I looked up as they moved further into the concourse crowd, still headed toward the carriers. Cairo didn’t turn around, but his son was looking over his shoulder, holding the armoured bear in his arms.
The boy had blue eyes. Not like mine. Not like his father’s. Big, searching blue eyes that stared at me as if he knew. Ryan, Cairo had said. My nephew.
I didn’t follow them. They walked away and I stayed where I was, the ghost they left behind.
Now all I do is remember.
My fourth world is the clearest. Sun bright and comet swift, all I can do is chase it. Maybe one day I’ll be able to enter in again. Like it’s a room left open for me. Like a voice offering a greeting, something as simple as hello.
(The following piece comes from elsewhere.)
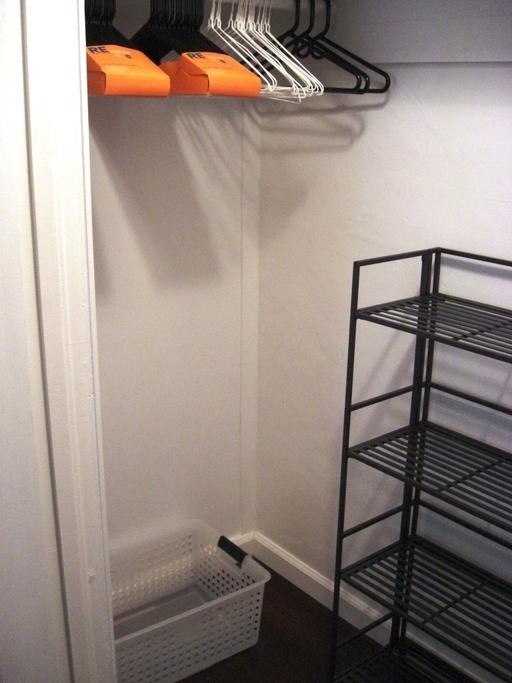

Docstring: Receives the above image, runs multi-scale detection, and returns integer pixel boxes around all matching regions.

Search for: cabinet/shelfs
[324,246,512,683]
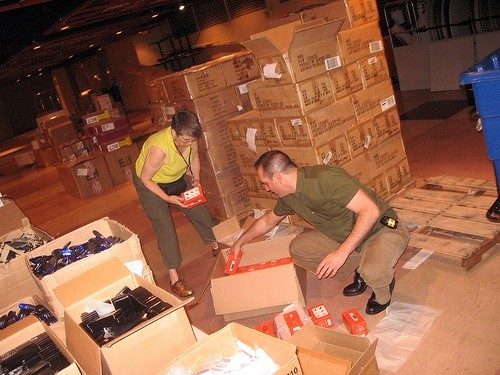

Maybe next time I’ll look up and stare him straight in the eyes, dark eyes like mine, with just enough tilt at the corners to speak of our common ancestry. His son’s gaze was a start, but it was only the edge of the solar system. There’s more.
Soochan found me sitting on the deck outside of the carrier docks. He twitched, all nervous.
“Them Marines gonna sweep you away from their stoop, you can’t stay here. Come back to the Empress.”
He didn’t ask why I was sitting there. Maybe he thought I was high.
I’m waiting for them to come back, I wanted to say. But of course I didn’t. It wasn’t the truth anyway. What would I say in that moment if they had?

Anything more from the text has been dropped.